Problem to solve: Reproduce the records from the line containing "Here are some" through the end of the records, replacing "jersey collar" with "shirt collar" and leaving everything else unchanged.

[begin Working data]

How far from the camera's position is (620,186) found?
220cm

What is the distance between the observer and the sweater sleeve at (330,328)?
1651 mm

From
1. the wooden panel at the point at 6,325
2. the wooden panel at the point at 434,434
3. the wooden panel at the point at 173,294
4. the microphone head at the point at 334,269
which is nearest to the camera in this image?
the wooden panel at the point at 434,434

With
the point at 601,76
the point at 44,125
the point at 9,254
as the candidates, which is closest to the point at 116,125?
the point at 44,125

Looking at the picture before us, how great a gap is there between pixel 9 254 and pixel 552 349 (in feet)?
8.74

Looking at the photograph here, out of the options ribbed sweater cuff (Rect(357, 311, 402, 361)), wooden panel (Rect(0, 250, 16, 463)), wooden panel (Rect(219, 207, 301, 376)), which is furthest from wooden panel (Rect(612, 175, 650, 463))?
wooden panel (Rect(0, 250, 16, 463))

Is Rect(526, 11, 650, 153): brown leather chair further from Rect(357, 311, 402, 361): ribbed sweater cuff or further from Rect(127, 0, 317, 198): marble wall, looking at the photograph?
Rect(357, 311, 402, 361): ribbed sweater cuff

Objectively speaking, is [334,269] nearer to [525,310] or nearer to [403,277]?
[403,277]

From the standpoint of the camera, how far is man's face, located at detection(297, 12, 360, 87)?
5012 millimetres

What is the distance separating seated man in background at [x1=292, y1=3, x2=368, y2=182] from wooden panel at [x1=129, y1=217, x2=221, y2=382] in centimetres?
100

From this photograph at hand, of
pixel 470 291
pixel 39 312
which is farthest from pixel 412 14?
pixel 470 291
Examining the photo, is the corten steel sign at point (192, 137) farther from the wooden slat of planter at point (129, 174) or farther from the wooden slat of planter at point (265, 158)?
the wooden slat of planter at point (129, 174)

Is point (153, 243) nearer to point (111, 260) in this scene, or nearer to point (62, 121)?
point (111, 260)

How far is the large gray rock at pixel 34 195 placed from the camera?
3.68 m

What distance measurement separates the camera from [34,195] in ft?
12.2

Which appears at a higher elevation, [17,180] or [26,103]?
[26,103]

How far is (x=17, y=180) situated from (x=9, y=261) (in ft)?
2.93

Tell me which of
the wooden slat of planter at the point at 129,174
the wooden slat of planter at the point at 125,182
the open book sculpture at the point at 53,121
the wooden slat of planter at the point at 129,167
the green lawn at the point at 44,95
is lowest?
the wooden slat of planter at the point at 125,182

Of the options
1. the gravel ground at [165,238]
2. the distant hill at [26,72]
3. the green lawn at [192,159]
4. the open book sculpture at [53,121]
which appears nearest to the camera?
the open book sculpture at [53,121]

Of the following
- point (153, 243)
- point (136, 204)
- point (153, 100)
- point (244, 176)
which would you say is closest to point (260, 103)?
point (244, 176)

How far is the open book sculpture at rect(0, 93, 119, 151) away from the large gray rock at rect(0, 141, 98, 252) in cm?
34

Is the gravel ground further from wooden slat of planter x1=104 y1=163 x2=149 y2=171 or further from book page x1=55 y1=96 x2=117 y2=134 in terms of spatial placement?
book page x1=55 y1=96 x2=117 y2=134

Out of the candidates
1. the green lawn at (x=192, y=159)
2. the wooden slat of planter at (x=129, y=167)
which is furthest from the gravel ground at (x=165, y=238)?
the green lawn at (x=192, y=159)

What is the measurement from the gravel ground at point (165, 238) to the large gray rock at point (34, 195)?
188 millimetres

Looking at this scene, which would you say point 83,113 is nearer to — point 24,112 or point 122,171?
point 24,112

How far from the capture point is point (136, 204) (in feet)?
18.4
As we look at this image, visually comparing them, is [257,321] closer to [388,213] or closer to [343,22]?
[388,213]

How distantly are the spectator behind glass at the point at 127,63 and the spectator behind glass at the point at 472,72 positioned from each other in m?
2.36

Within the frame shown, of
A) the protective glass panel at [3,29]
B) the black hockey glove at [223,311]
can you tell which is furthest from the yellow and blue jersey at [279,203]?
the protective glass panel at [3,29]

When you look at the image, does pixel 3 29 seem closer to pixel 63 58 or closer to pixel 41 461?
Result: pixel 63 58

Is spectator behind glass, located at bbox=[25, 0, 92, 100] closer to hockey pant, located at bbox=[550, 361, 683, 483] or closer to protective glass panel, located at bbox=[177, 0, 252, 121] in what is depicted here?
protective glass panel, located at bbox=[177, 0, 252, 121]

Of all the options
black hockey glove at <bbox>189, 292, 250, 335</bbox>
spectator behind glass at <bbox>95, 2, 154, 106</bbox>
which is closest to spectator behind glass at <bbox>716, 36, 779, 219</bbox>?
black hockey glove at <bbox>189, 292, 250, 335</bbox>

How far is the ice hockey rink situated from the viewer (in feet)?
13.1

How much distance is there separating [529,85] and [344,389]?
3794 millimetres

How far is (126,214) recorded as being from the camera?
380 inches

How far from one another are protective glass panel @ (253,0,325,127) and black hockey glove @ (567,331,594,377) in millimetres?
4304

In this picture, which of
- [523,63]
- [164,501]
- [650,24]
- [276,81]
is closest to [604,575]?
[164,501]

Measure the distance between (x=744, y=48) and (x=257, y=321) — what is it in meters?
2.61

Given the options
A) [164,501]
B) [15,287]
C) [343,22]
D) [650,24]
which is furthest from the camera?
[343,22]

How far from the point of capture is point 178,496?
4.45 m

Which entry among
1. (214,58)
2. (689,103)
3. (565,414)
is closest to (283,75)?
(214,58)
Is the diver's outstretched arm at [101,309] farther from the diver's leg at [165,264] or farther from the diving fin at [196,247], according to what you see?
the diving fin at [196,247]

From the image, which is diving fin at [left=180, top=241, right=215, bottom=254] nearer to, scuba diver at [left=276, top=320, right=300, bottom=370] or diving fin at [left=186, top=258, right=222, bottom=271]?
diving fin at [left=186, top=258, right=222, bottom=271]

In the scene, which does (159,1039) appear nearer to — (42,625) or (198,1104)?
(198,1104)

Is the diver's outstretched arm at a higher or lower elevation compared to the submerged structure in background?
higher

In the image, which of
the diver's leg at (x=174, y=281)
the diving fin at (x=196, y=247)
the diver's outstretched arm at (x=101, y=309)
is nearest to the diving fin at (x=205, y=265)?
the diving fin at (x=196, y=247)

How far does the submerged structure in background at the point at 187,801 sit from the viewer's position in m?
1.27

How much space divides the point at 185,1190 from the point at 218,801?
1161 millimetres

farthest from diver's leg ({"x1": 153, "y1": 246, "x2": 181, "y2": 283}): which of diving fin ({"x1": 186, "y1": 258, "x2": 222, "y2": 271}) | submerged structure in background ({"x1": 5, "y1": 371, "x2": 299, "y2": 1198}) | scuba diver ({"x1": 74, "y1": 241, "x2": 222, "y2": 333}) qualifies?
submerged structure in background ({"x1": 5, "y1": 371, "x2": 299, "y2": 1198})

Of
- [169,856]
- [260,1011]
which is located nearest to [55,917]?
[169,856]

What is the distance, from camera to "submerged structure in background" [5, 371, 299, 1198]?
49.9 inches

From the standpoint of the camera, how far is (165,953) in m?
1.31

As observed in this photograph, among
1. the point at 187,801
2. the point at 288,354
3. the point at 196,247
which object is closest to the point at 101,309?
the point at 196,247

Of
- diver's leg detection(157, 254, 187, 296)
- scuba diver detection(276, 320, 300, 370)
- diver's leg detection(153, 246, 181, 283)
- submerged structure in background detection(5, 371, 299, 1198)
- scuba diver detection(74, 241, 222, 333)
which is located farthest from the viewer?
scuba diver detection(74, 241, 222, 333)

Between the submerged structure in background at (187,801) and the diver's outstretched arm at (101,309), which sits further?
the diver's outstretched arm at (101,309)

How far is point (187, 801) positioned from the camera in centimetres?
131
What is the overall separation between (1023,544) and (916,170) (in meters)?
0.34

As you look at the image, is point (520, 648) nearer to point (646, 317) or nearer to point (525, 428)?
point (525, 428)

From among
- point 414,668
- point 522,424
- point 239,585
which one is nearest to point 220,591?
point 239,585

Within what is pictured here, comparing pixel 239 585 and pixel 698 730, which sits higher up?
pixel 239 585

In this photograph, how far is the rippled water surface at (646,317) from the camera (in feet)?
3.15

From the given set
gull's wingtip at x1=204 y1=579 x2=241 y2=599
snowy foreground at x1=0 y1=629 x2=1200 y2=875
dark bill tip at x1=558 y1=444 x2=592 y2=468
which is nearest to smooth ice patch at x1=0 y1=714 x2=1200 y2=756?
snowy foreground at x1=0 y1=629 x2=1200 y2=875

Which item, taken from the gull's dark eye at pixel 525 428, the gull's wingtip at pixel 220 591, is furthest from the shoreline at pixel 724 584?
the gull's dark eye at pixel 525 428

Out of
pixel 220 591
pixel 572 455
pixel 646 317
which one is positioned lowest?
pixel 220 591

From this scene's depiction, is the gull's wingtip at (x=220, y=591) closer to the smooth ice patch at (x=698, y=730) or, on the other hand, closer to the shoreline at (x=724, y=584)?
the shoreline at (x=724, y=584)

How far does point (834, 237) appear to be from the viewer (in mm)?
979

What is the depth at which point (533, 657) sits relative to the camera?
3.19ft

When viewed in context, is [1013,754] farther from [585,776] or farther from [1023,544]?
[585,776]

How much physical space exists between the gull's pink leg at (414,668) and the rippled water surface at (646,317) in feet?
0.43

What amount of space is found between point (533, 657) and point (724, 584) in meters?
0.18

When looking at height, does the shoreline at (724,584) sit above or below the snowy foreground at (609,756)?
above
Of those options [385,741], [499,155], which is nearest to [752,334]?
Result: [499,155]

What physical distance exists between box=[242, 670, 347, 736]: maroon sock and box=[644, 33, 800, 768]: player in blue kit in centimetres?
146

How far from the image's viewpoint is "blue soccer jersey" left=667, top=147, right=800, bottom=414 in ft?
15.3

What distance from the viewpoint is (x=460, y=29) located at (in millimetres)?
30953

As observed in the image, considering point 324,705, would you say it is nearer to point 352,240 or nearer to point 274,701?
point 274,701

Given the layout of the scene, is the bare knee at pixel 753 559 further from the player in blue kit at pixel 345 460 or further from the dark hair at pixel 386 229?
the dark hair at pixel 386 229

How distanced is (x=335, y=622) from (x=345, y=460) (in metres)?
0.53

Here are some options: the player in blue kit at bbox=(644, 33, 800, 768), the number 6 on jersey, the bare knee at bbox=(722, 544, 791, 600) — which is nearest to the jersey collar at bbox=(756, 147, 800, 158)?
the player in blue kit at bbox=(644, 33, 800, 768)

[end Working data]

Complete answer:
Here are some options: the player in blue kit at bbox=(644, 33, 800, 768), the number 6 on jersey, the bare knee at bbox=(722, 544, 791, 600) — which is nearest to the shirt collar at bbox=(756, 147, 800, 158)?
the player in blue kit at bbox=(644, 33, 800, 768)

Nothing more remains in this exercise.